Life is very long

lea-derode

Life is very long

 

East London. Ce soir, ça se passe au Rough Trade. Les backstages sont plus grands, tout aussi crades qu’à Birmingham. Warsky se la joue en solo, la tête sous sa veste en jean. Tim fait tinter sa Kilkenny sur l’acier de sa chaise. À chaque pulsation, il lève le coude.

The queen is dead boys. I should like to see my…

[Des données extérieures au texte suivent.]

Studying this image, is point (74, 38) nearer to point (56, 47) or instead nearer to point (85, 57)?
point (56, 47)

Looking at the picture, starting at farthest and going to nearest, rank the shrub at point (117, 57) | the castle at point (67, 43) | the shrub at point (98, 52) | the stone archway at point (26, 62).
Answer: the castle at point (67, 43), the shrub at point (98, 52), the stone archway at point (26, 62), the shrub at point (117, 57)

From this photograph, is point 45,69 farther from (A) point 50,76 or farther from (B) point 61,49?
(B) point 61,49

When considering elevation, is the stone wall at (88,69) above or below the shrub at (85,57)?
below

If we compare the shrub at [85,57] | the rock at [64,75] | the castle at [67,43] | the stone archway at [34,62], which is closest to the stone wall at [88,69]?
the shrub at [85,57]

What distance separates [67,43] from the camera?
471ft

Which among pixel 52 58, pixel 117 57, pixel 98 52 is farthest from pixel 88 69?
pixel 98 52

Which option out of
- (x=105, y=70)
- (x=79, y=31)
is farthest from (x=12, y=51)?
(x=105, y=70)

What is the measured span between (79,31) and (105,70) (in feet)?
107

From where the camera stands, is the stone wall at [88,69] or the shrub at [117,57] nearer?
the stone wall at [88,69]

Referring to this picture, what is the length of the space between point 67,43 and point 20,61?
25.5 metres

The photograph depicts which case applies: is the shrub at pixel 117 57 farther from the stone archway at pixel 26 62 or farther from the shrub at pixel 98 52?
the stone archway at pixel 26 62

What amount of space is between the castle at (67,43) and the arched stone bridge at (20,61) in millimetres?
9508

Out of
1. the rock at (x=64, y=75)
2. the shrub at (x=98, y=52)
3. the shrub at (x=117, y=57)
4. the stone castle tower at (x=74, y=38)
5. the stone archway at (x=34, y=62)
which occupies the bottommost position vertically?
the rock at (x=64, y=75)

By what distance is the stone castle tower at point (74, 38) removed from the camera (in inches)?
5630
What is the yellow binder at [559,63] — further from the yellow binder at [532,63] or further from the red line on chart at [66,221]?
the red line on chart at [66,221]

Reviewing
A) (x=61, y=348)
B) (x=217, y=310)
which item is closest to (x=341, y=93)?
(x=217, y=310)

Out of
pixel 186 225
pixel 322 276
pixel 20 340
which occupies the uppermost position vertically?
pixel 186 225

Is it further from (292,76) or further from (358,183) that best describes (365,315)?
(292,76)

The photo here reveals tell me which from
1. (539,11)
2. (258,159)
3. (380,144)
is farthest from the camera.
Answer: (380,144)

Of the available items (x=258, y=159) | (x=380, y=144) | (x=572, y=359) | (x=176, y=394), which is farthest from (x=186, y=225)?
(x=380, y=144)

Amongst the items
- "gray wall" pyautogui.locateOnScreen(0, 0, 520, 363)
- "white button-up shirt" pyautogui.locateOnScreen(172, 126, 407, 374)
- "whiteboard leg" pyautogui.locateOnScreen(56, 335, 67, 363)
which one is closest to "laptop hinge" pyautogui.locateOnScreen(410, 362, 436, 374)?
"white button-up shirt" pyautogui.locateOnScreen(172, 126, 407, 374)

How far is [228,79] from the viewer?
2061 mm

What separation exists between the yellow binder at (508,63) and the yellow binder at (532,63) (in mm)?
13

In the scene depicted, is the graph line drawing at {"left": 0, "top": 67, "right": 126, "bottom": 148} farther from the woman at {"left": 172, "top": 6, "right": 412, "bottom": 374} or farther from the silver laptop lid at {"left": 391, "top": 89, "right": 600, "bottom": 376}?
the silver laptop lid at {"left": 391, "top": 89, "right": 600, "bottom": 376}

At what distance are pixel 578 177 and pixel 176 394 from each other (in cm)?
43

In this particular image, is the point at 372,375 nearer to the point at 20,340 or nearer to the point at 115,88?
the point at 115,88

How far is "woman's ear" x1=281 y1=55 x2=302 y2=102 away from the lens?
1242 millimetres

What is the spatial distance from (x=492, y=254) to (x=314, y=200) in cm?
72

La suite coince. L’intro pulse dans mes doigts, vibre dans ma gorge mais crève sur mes lèvres. Je grince le refrain entre mes dents et le balance aux autres. Tim articule : Une vieille reine ou une autre. Warsky gémit un truc punk royal.

L’attitude s’installe. On y est presque. Le concert trace sa ligne dans ma direction. La foule s’agrippe déjà à mes épaules. C’est bientôt maintenant ?

Je me lève, traverse le local sans fenêtre. Au passage, j’éclate un verre de gin, qui arrose le sol en béton. Je reviens à ma place et impose mes mains sur le manche de la Rickenbacker. Les cordes de Warsky accrochent bien. Je cherche du calme, du sec. Le monde aurait bougé ? Le public bat contre les murs, entre par bouts. Une fille du staff apporte des badges fluos pour l’after.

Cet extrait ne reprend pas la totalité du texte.